Last weekend I went to Umbanda for a consultation. I hadn’t been there in ages and frankly didn’t really want to go, but since my sister insisted and my cousin Cory really wanted to go and didn’t have any other ride, I went. While observing the ritual of the descending spirits and the spinning mediums, I thought to myself “watch carefully because this is the last time your coming to this place”. When they called us in for consultation I was assigned to the Mae Maria of the line of Omulo, or the souls. She used to be an African slave so she said her hair was very curly and was cut very short, and while she was eating a piece of ham she said she didn’t have any teeth so she had to swallow whole.
She told me that I was a difficult person, that I seemed kind and sweet, but if things didn’t happen my way they just didn’t happen at all. That I had to change, learn to be more humble, which I agree with 100%. She also said she couldn’t tell me my life mission, that I wanted to run before I could crawl and that it would be revealed to me in time. I would have to grow to be very old to understand what I came to this life to do. I was disappointed, I wanted at least some kind of guidance and reassurance that I was on the right track, or perhaps an orientation to where I should be focusing my energy. She was very vague, she said just help people, help as much as you can, it will be returned to you by the divine grace. Whatever good or bad we do comes back to us.
She also said something that I found very interesting: God does not give us anything we don’t truly want, he can’t send us that which we are going to reject. I know what your thinking, what about people that get cancer? What about those who seem cursed with misery, poverty, and disaster, do they really want that? But I’m guessing she said it pertaining to a specific question I asked about having children. She says deep down I don’t want any because they imply sacrifices that I’m not ready to make. Which I think is right on target. So, it got me thinking what is it that I really want? Do I really want a family and kids and am I willing to do everything it takes for it? Or is that just what I believe I want while deep down I’m so comfortable with my single, on-my-own-terms life that I’m sabotaging that outcome?

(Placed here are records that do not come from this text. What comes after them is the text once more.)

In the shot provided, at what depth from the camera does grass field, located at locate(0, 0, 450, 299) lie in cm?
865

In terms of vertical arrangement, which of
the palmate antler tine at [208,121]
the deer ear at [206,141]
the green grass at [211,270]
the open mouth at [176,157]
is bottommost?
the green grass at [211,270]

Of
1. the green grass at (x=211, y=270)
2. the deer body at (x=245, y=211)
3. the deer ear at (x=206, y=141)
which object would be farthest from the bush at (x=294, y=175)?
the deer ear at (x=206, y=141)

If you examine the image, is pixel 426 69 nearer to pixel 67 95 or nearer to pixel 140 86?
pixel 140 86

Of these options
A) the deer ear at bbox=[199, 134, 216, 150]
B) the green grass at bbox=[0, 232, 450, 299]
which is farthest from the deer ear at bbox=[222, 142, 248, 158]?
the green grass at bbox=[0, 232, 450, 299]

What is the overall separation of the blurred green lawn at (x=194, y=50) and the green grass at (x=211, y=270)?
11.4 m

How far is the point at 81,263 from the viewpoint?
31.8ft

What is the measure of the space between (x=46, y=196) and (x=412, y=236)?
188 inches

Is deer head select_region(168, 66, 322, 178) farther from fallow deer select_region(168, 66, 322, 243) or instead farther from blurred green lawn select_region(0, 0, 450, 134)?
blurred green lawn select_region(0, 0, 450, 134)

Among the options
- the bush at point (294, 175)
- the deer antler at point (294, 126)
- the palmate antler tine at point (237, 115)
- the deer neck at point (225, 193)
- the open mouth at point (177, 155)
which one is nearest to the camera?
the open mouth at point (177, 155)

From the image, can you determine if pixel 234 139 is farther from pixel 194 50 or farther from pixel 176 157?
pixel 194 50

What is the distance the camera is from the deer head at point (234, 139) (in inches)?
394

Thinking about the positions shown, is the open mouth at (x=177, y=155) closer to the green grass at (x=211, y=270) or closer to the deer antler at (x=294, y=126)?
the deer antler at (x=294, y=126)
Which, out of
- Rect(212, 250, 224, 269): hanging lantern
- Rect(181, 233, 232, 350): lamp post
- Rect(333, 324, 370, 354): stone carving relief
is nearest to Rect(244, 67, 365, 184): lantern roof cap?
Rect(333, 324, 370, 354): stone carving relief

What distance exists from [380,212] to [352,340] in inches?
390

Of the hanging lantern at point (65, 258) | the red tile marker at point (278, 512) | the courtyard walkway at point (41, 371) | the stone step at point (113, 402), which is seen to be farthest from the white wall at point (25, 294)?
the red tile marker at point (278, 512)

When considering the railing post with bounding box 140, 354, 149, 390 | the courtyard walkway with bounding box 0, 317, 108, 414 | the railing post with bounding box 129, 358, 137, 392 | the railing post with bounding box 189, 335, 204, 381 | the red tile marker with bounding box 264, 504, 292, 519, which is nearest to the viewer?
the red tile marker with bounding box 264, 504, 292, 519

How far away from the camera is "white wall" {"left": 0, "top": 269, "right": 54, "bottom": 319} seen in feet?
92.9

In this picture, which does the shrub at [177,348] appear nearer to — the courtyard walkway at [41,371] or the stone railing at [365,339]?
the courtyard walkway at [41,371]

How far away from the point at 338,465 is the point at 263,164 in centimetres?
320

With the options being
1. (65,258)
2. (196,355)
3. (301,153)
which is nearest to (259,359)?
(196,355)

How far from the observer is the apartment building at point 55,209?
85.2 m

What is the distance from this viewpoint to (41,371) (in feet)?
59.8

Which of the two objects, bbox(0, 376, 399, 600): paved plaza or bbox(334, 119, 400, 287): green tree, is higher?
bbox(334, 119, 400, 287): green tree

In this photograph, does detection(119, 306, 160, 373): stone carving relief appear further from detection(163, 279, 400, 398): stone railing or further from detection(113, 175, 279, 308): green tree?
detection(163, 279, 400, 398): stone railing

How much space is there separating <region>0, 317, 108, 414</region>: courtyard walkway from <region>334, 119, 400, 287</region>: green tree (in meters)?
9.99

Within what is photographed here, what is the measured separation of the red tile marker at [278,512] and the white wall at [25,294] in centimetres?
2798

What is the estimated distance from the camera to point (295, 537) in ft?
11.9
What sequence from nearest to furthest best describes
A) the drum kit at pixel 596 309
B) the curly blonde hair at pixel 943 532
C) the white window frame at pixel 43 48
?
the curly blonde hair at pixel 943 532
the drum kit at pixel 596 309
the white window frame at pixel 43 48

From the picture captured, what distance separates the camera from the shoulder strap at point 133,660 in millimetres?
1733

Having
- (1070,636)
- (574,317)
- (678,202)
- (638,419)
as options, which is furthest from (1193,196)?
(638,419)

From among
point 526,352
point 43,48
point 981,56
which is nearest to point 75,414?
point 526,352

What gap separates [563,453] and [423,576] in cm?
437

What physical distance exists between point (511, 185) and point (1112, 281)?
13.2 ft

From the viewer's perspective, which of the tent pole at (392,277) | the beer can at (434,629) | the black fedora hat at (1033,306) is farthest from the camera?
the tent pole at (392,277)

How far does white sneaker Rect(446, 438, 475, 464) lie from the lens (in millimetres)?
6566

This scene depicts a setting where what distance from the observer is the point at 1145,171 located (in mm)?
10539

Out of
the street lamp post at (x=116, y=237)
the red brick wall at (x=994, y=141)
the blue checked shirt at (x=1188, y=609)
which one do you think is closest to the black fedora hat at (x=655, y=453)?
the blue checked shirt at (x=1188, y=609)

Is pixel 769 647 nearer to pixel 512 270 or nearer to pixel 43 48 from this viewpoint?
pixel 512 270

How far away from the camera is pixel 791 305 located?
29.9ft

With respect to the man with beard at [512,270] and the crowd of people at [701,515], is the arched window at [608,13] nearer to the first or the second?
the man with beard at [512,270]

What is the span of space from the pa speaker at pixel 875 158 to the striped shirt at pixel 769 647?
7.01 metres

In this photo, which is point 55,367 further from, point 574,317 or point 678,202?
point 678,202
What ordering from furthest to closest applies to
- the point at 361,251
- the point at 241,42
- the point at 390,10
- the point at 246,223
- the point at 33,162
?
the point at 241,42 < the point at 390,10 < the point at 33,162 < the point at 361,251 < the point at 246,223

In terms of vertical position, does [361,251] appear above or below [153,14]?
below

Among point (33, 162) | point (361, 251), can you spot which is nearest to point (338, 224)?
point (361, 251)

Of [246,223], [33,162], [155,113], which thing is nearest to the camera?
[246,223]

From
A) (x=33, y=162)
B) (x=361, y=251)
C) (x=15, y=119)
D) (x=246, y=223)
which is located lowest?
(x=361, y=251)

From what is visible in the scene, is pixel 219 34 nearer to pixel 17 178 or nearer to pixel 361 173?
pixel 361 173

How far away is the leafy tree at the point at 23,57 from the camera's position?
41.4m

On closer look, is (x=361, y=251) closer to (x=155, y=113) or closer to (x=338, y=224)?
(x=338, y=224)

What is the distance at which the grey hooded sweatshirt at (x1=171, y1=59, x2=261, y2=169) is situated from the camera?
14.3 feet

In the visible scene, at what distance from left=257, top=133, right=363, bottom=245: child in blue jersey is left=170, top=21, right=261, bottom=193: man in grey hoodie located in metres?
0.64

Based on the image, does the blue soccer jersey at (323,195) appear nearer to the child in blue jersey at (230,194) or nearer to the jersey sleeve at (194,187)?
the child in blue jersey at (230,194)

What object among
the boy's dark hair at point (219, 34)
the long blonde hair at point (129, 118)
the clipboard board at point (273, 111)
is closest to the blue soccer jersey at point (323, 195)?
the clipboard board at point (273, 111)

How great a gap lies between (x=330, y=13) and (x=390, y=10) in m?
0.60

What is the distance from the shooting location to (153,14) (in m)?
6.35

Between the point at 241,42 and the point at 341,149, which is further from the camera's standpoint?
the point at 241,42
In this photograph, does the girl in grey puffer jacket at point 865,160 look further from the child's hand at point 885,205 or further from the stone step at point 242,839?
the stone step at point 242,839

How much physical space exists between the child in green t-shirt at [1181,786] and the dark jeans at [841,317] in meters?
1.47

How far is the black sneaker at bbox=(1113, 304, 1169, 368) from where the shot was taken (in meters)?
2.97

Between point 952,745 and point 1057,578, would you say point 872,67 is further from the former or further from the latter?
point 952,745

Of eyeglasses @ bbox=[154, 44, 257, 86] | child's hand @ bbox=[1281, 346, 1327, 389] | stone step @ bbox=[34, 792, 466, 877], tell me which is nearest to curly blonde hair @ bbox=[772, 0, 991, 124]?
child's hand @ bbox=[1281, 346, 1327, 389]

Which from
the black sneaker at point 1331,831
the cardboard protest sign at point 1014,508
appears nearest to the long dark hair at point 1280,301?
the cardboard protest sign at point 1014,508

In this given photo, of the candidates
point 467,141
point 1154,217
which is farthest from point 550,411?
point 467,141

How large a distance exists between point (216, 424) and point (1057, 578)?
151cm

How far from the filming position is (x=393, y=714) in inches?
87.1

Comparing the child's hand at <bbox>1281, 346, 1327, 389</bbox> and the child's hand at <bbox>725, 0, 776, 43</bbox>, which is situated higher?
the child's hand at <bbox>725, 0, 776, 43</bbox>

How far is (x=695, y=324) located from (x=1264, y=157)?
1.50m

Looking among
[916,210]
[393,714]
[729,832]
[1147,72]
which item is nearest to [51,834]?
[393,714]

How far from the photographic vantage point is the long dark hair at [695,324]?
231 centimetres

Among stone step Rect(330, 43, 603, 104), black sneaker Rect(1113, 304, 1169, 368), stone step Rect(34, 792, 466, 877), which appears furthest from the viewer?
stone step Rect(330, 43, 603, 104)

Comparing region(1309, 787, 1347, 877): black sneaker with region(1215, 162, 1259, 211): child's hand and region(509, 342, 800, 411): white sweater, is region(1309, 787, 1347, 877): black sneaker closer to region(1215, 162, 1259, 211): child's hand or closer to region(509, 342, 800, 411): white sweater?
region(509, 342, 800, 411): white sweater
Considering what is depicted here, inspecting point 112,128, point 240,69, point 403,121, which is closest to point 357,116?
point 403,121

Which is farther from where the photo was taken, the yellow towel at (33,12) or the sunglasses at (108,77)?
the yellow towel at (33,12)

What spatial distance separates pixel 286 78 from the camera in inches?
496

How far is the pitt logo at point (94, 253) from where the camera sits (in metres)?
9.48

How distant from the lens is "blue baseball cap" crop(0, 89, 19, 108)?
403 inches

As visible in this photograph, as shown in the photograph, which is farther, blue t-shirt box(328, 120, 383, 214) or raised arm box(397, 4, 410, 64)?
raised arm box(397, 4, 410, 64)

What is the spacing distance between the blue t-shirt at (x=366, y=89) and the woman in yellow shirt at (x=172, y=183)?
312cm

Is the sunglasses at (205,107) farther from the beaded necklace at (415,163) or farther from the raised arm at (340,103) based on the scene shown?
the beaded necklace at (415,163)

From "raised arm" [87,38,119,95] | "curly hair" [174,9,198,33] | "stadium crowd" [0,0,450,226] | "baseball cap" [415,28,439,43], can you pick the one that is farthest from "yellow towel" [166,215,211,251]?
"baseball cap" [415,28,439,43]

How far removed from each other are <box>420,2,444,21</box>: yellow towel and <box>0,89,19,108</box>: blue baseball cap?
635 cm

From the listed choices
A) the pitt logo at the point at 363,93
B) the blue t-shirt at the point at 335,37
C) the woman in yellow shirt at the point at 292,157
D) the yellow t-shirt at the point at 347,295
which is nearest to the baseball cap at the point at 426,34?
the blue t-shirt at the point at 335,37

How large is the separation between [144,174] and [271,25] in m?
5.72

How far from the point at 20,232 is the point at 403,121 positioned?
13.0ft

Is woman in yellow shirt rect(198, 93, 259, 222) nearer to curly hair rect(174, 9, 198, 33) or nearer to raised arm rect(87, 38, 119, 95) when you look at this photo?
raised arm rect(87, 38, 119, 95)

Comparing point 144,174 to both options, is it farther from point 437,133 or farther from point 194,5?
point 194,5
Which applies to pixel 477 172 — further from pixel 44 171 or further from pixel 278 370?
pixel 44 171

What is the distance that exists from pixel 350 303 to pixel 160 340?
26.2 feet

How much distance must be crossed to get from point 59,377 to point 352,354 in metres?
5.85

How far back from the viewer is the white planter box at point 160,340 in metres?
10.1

What I have come to realize these days of pondering, is that I don’t want to be alone any more. I want (truly want) to find a man (you have to specific about gender these days) to fall in love with and share my life, whatever it might bring. This, I want, I know I do, and I am willing to make the necessary sacrifices for it. Children? I’m not that sure yet, we’ll see, lets start with requirement number one and move on from there, OK?